START Data to use
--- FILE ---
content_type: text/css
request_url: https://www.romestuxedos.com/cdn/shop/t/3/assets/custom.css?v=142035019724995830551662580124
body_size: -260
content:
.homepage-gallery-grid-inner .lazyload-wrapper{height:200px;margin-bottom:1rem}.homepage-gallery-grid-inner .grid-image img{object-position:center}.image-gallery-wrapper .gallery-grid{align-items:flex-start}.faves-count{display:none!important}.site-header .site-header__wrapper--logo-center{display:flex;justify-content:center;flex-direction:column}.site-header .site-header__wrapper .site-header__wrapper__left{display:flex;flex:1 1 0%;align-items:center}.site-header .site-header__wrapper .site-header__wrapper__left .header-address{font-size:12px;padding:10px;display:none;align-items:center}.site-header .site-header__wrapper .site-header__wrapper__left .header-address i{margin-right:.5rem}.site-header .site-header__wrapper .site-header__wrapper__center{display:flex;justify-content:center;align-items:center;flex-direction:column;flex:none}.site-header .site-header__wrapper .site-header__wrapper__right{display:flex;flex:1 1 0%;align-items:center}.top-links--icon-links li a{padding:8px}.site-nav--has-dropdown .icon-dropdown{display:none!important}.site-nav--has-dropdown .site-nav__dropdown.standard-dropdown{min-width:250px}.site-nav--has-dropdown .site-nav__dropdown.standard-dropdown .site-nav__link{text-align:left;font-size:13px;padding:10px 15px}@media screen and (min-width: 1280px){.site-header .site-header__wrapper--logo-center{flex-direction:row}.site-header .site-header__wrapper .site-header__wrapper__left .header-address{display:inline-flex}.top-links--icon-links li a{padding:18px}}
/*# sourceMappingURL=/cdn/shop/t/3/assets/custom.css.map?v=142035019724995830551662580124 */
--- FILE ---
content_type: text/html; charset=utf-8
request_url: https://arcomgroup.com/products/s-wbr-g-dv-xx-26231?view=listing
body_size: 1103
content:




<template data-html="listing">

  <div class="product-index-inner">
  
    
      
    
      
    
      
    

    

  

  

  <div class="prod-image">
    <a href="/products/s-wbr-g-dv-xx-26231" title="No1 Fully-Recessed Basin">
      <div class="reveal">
END Data to use
[Instructions for the task]
Print out each line of the data exactly.

[Completed task]
--- FILE ---
content_type: text/css
request_url: https://www.romestuxedos.com/cdn/shop/t/3/assets/custom.css?v=142035019724995830551662580124
body_size: -260
content:
.homepage-gallery-grid-inner .lazyload-wrapper{height:200px;margin-bottom:1rem}.homepage-gallery-grid-inner .grid-image img{object-position:center}.image-gallery-wrapper .gallery-grid{align-items:flex-start}.faves-count{display:none!important}.site-header .site-header__wrapper--logo-center{display:flex;justify-content:center;flex-direction:column}.site-header .site-header__wrapper .site-header__wrapper__left{display:flex;flex:1 1 0%;align-items:center}.site-header .site-header__wrapper .site-header__wrapper__left .header-address{font-size:12px;padding:10px;display:none;align-items:center}.site-header .site-header__wrapper .site-header__wrapper__left .header-address i{margin-right:.5rem}.site-header .site-header__wrapper .site-header__wrapper__center{display:flex;justify-content:center;align-items:center;flex-direction:column;flex:none}.site-header .site-header__wrapper .site-header__wrapper__right{display:flex;flex:1 1 0%;align-items:center}.top-links--icon-links li a{padding:8px}.site-nav--has-dropdown .icon-dropdown{display:none!important}.site-nav--has-dropdown .site-nav__dropdown.standard-dropdown{min-width:250px}.site-nav--has-dropdown .site-nav__dropdown.standard-dropdown .site-nav__link{text-align:left;font-size:13px;padding:10px 15px}@media screen and (min-width: 1280px){.site-header .site-header__wrapper--logo-center{flex-direction:row}.site-header .site-header__wrapper .site-header__wrapper__left .header-address{display:inline-flex}.top-links--icon-links li a{padding:18px}}
/*# sourceMappingURL=/cdn/shop/t/3/assets/custom.css.map?v=142035019724995830551662580124 */
--- FILE ---
content_type: text/html; charset=utf-8
request_url: https://arcomgroup.com/products/s-wbr-g-dv-xx-26231?view=listing
body_size: 1103
content:




<template data-html="listing">

  <div class="product-index-inner">
  
    
      
    
      
    
      
    

    

  

  

  <div class="prod-image">
    <a href="/products/s-wbr-g-dv-xx-26231" title="No1 Fully-Recessed Basin">
      <div class="reveal">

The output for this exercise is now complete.